German candy maker Haribo will complete construction on its first North American location in a few months, totaling 500,000 square feet. Kroger just delivered its sixth customer fulfillment center in the U.S. with a total of 330,000 square feet, while General Mills delivered another 323,000 square feet. Nexus Pharma is in the process of constructing a Phase I, $100 million state-of-the-art, three-story manufacturing facility. Amazon continues to gobble up space, with the company announcing the lease of another 1 million square feet of spec space from Venture One in Kenosha.  

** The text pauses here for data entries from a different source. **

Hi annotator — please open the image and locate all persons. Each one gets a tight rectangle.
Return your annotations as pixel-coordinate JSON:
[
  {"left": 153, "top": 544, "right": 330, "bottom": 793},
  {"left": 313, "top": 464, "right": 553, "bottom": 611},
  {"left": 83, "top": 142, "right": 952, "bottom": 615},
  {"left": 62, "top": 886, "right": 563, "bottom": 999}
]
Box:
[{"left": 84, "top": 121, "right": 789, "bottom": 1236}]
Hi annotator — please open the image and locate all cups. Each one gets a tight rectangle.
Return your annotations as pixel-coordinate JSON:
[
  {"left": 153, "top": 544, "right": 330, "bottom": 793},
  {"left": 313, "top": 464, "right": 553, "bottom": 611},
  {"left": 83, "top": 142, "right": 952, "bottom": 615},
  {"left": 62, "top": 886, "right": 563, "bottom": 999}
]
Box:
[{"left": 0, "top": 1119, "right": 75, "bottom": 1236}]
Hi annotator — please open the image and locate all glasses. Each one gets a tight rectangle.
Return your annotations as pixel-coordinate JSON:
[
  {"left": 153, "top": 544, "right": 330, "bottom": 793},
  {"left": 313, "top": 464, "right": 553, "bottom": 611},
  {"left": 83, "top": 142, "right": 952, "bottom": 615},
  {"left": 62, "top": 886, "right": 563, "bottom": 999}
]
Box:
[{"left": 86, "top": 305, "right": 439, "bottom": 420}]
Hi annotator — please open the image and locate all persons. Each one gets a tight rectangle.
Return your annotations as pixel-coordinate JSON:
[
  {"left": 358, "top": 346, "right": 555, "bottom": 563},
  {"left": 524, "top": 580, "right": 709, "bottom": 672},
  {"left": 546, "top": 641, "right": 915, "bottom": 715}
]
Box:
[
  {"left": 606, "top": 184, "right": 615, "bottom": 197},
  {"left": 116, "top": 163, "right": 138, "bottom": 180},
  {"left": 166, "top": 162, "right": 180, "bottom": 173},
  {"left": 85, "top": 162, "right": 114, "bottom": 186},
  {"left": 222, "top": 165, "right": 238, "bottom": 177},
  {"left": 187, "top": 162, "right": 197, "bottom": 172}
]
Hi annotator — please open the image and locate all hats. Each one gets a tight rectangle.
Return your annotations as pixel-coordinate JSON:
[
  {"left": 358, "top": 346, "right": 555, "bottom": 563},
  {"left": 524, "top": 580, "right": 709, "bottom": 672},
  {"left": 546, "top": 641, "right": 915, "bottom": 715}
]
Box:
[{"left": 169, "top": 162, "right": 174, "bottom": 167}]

Other high-profile developments have been recently announced or started along the I-94 Corridor by Hillwood, Scannell, Westminster Capital, Zilber Property Group, Logistics Property Co., Ashley Capital, Likewise Partners, HSA Commercial Real Estate, Clear Height Properties, NorthPoint Development and The Opus Group. Altogether, these projects total nearly 7.5 million square feet of available speculative development in this submarket.

Cap rate records close gap

Historically, Milwaukee industrial cap rates have averaged anywhere from 100 to 200 basis points above neighboring sister city Chicago. But in today’s climate, particularly during 2021, that spread has significantly narrowed to almost zero in some cases. In December 2021, New York-based Apollo Global closed on a 388,800-square-foot, single-tenant net lease deal for a low 4 percent cap rate, setting a new record for the Milwaukee market. The building is located in Menomonee Falls and was leased to Milwaukee Tool. Additional deals in Waukesha, Racine and Kenosha counties traded in the mid to upper 4 percent cap rate range during 2021.  

With the 10-year Treasury rate more than double since early December, additional cap rate compression in Milwaukee is unlikely. However, record levels of liquidity and demand are expected to keep cap rates below the historic average for the Milwaukee market.

Looking ahead

As we head further into the year, we expect the vacancy rate to increase slightly as new construction deliveries hit the market. 2022 is expected to be another banner year after nearly 6 million square feet of net absorption in 2021. With capital continuing its strong drive for industrial, offering activity and pricing should remain at all-time highs as demand continues to outpace the number of offerings on the market.